The Adventures of Mr Broucek


ACT I
Mr Broucek staggers out of the Vikárka Inn below Prague castle and attempts to find his way home. He gets caught up in a tiff between the two lovers Málinka and Mazal. Once they are reconciled everyone waves Mr Broucek off for the night and he goes home to sleep.
In fact he gets transported to the moon and finds it colonized by pretentious artists and aesthetes who eat flowers - all strangely reminiscent of his friends in the pub. He shocks them all by eating sausages and leaves the artists singing hymns in the Temple of the Arts.
Back at the inn day is breaking: Ghe customers are leaving and hear that Mr. Broucek had to be carried home.
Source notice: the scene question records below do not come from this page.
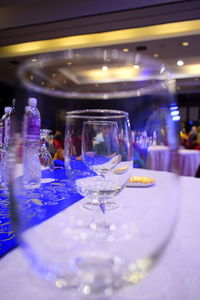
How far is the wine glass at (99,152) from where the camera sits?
0.34 meters

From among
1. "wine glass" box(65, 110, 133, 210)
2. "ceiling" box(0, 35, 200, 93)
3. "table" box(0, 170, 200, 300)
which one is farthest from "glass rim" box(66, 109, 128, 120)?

Málinka and Maza embrace, having spent the night together.

ACT II
Once again Mr. Broucek is leaving the inn, but after a conversation about fifteenth-century Prague he finds himself lost in one of the city's medieval tunnels. The author Svatopluk Cech appears and laments the declining heroism of the Czech nation.
Broucek finds himself in fifteenth-century Prague amidst the holy wars between Jan Hus and the Holy Roman Empire and displays exceptional cowardice for which he is sentenced to death. His plea that he is a child of the future and not yet born carries no weight and he is put into a barrel to be burnt.
Back in the pub, the Iandlord hears groaning from the cellar and finds Broucek drunk in a barrel. He tells the landlord how he helped liberate Prague, but begs him not to tell anyone.